— EXERCISE AIM —
Only the lines from the one with "Considering both [x1=31, y1=12, x2=53, y2=45]: spectator" to the last line belong in your answer; write them out exactly and drop the pictures.

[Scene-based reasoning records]
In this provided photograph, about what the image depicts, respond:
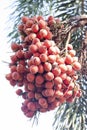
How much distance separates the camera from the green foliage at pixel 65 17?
2852 mm

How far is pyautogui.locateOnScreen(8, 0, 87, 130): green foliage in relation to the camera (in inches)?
112

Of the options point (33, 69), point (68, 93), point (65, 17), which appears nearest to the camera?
point (33, 69)

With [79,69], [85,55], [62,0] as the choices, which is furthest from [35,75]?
[62,0]

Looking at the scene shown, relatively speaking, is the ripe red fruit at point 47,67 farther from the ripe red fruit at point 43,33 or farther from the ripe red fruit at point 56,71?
the ripe red fruit at point 43,33

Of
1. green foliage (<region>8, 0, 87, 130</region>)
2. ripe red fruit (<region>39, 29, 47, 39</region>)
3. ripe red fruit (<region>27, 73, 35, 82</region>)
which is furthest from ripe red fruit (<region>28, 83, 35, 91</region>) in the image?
green foliage (<region>8, 0, 87, 130</region>)

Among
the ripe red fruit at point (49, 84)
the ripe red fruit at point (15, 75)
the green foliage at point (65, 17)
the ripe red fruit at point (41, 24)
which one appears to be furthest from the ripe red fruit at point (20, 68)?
the green foliage at point (65, 17)

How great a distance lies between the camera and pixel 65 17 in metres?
2.84

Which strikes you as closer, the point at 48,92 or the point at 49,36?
the point at 48,92

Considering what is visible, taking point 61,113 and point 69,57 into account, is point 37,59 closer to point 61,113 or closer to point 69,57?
point 69,57

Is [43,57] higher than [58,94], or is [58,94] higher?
[43,57]

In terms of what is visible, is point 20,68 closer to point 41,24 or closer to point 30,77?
point 30,77

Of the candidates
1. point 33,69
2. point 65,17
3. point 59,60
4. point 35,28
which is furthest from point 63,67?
point 65,17

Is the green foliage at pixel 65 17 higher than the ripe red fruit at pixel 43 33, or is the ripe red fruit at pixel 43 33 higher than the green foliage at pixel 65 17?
the ripe red fruit at pixel 43 33

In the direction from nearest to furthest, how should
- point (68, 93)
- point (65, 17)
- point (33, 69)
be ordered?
1. point (33, 69)
2. point (68, 93)
3. point (65, 17)
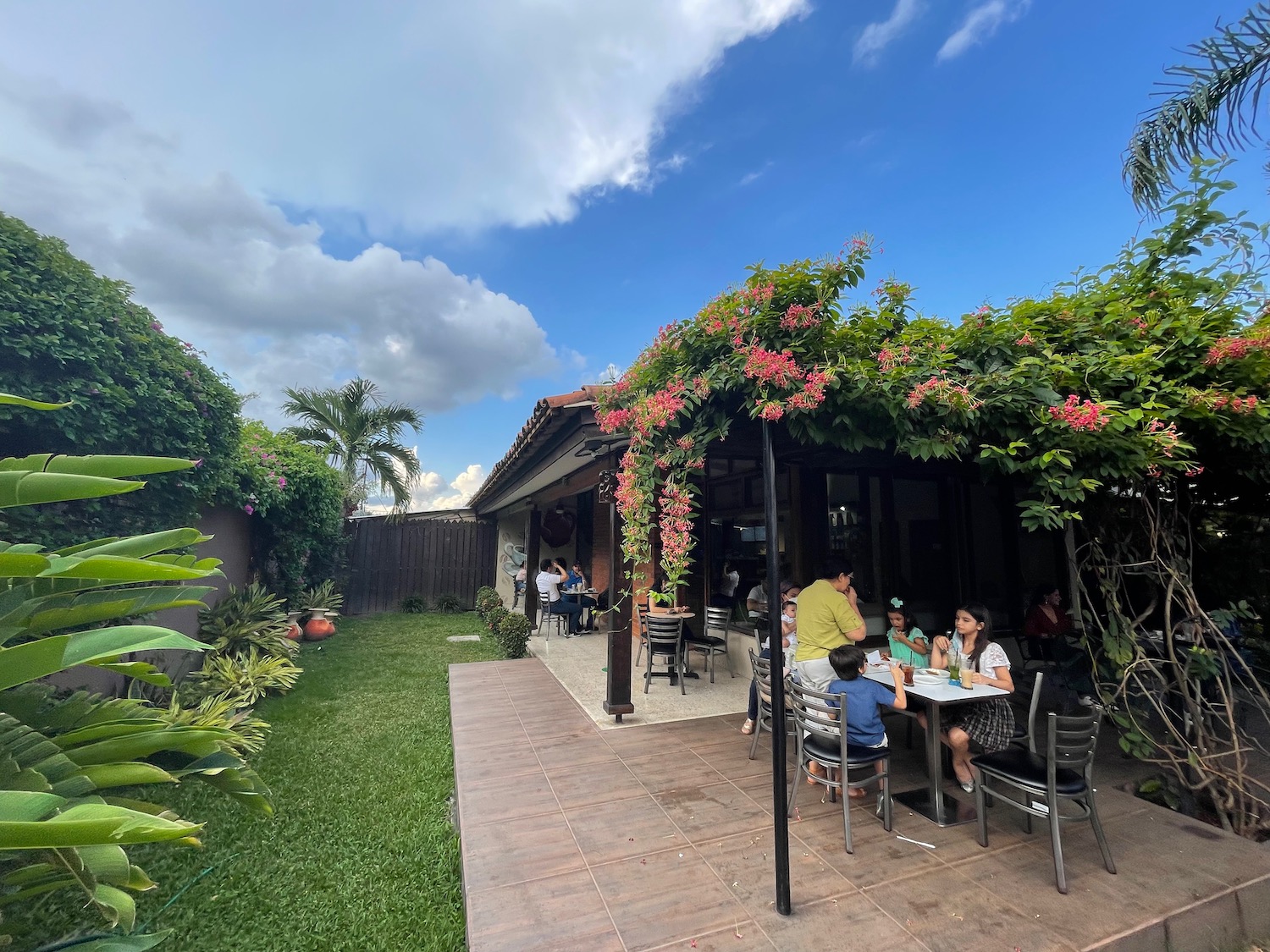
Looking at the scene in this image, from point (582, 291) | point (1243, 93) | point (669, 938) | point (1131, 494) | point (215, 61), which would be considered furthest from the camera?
point (582, 291)

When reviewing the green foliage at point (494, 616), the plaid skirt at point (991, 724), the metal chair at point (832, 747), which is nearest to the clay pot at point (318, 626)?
the green foliage at point (494, 616)

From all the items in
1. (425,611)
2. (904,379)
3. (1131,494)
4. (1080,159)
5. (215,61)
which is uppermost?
(1080,159)

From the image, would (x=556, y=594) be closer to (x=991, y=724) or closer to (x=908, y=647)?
(x=908, y=647)

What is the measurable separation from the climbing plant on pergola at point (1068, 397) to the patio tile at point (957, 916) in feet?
5.53

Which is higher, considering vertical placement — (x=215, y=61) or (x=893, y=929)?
(x=215, y=61)

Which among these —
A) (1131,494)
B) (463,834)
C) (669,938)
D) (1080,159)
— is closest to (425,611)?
(463,834)

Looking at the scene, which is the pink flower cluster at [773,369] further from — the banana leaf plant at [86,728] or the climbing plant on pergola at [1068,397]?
the banana leaf plant at [86,728]

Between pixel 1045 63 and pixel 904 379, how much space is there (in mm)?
5617

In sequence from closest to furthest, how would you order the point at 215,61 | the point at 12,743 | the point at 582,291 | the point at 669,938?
1. the point at 12,743
2. the point at 669,938
3. the point at 215,61
4. the point at 582,291

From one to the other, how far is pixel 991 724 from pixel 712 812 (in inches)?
69.9

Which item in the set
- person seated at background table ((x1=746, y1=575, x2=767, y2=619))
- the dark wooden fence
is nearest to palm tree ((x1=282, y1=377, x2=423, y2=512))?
the dark wooden fence

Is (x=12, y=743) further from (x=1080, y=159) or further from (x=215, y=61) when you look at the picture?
(x=1080, y=159)

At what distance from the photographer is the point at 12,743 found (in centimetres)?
119

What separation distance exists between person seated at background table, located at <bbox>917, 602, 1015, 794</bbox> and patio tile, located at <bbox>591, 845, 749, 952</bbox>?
166 centimetres
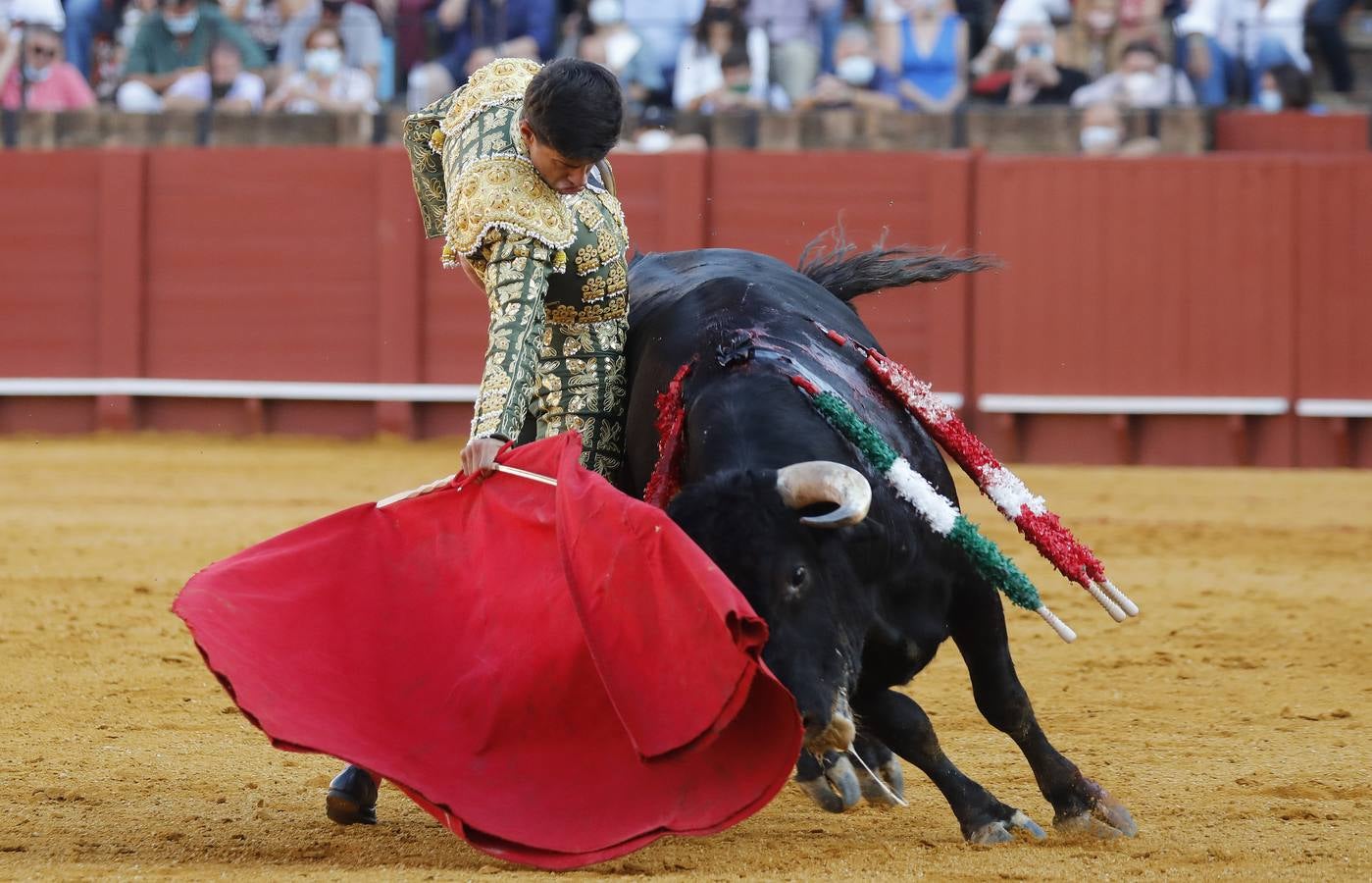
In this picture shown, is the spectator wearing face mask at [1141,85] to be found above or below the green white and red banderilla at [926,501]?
above

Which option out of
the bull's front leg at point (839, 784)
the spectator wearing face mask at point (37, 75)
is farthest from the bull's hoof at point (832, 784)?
the spectator wearing face mask at point (37, 75)

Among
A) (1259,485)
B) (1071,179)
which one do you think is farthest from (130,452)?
(1259,485)

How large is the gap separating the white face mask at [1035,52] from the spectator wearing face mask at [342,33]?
311 cm

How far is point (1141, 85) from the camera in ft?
28.6

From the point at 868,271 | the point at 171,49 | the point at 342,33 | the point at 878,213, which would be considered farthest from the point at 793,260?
the point at 868,271

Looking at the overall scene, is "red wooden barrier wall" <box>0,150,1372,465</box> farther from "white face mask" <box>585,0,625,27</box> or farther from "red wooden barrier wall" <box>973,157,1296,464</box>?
"white face mask" <box>585,0,625,27</box>

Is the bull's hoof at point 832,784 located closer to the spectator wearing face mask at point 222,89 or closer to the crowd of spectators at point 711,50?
the crowd of spectators at point 711,50

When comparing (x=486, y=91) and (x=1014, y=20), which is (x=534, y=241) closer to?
(x=486, y=91)

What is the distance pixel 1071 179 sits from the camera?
8.50 m

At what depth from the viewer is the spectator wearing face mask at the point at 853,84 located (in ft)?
29.1

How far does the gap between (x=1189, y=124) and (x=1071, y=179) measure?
68 cm

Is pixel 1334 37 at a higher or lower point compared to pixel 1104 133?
higher

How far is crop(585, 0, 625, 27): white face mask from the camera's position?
29.2 ft

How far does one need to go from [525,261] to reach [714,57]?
20.6ft
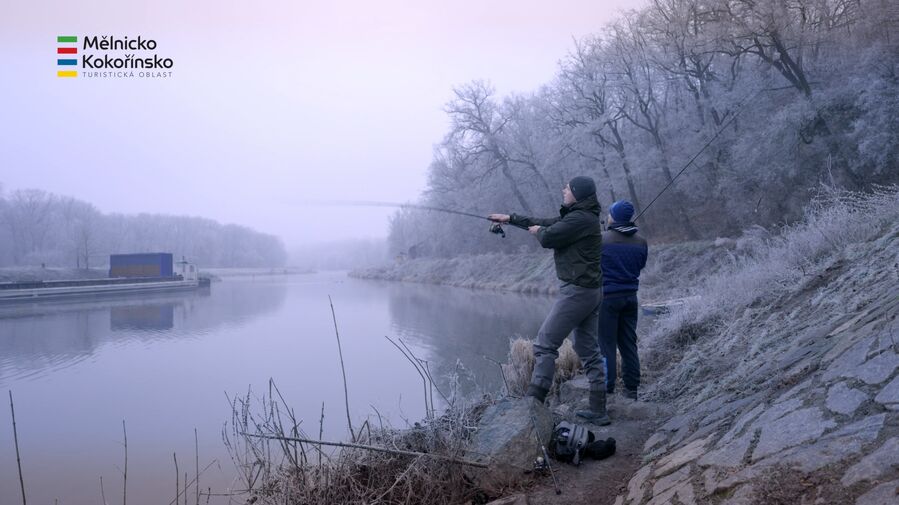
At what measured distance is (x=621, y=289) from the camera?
18.4 ft

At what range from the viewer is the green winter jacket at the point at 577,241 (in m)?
4.68

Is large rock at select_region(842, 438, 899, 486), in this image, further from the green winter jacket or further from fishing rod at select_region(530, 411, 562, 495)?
the green winter jacket

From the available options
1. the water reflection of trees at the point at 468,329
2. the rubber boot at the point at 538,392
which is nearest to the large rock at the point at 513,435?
the rubber boot at the point at 538,392

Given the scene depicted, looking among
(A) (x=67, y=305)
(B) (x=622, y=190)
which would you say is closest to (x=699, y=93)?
(B) (x=622, y=190)

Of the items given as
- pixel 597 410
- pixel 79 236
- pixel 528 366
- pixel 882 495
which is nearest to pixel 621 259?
pixel 597 410

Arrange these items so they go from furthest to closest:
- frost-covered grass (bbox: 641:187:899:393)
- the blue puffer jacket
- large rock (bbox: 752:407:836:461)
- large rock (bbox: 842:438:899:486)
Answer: frost-covered grass (bbox: 641:187:899:393) < the blue puffer jacket < large rock (bbox: 752:407:836:461) < large rock (bbox: 842:438:899:486)

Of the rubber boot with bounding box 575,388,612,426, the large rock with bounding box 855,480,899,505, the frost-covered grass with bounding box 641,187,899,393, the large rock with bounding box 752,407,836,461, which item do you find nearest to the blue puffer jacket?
the rubber boot with bounding box 575,388,612,426

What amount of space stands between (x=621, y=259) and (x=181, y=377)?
8.79 m

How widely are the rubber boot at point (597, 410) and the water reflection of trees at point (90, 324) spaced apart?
1088cm

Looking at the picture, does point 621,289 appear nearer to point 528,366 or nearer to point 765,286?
point 528,366

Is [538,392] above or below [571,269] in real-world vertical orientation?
below

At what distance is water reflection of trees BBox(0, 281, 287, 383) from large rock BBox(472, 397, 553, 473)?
10.6 metres

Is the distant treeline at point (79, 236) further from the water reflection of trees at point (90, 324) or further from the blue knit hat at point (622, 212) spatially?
the blue knit hat at point (622, 212)

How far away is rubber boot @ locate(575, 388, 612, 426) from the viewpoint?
198 inches
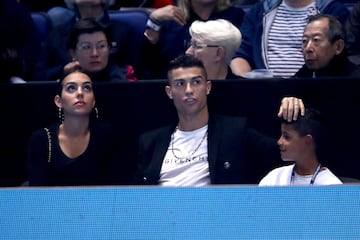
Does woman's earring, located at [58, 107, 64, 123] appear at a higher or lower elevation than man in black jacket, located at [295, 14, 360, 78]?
lower

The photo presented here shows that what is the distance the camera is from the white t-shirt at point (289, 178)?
3.55 m

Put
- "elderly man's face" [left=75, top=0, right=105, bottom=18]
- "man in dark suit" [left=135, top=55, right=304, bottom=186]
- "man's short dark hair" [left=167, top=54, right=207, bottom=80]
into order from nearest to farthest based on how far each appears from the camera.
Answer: "man in dark suit" [left=135, top=55, right=304, bottom=186]
"man's short dark hair" [left=167, top=54, right=207, bottom=80]
"elderly man's face" [left=75, top=0, right=105, bottom=18]

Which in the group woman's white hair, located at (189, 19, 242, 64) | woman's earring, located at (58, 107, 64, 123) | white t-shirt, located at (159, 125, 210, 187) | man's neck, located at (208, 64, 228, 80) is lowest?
white t-shirt, located at (159, 125, 210, 187)

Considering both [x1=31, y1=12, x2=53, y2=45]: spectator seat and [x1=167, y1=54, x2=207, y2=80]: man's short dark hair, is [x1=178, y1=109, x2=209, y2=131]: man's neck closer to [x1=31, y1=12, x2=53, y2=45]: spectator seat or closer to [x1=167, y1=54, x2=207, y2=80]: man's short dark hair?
[x1=167, y1=54, x2=207, y2=80]: man's short dark hair

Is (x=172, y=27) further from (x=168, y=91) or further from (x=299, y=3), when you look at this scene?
(x=168, y=91)

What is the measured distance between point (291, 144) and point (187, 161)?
44 centimetres

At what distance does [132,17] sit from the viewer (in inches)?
196

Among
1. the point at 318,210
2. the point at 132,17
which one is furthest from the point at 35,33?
the point at 318,210

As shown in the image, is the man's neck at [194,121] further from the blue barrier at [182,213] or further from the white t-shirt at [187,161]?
the blue barrier at [182,213]

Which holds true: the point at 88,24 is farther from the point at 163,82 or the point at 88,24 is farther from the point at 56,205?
the point at 56,205

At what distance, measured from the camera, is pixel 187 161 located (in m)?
3.86

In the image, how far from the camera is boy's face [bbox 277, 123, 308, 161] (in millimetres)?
3645

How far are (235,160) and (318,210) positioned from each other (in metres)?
0.71

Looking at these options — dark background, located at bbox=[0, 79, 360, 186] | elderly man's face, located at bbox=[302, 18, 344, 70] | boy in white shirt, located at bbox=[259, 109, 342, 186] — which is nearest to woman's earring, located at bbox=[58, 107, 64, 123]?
dark background, located at bbox=[0, 79, 360, 186]
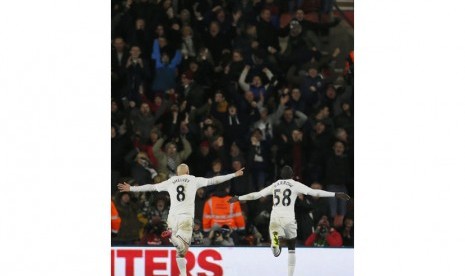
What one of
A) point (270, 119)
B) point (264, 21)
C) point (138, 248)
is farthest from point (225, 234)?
point (264, 21)

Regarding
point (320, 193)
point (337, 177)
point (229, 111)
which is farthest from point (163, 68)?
point (320, 193)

— FULL RESPONSE —
Considering both [x1=31, y1=12, x2=53, y2=45]: spectator seat and [x1=167, y1=54, x2=207, y2=80]: man's short dark hair, is [x1=178, y1=109, x2=209, y2=131]: man's neck closer to [x1=31, y1=12, x2=53, y2=45]: spectator seat or closer to [x1=167, y1=54, x2=207, y2=80]: man's short dark hair?
[x1=167, y1=54, x2=207, y2=80]: man's short dark hair

Is (x=172, y=27) further from (x=168, y=91) or further from (x=299, y=3), when you look at this scene?
(x=168, y=91)

What is the measured distance between point (291, 144) and point (187, 161)?
44 centimetres

At what distance does [132,17] sit from the viewer (in inches)?
196

Among
1. the point at 318,210
2. the point at 132,17
which one is furthest from the point at 35,33?
the point at 318,210

As shown in the image, is the man's neck at [194,121] further from the blue barrier at [182,213] or further from the white t-shirt at [187,161]?
the blue barrier at [182,213]

Which holds true: the point at 88,24 is farther from the point at 163,82 or the point at 88,24 is farther from the point at 56,205?
the point at 56,205

At what distance, measured from the camera, is pixel 187 161 located (in m)?
3.86

In the image, how far from the camera is boy's face [bbox 277, 123, 308, 161] (in millimetres)?
3645

How far are (235,160) and (318,210) positioned from each other (in metres)?
0.71

Looking at these options — dark background, located at bbox=[0, 79, 360, 186] | elderly man's face, located at bbox=[302, 18, 344, 70] | boy in white shirt, located at bbox=[259, 109, 342, 186] — which is nearest to woman's earring, located at bbox=[58, 107, 64, 123]?
dark background, located at bbox=[0, 79, 360, 186]
What one of
A) point (270, 119)
B) point (264, 21)
C) point (138, 248)
is farthest from point (225, 234)?
point (264, 21)

Regarding
point (320, 193)
point (337, 177)
point (229, 111)
which is farthest from point (163, 68)?
point (320, 193)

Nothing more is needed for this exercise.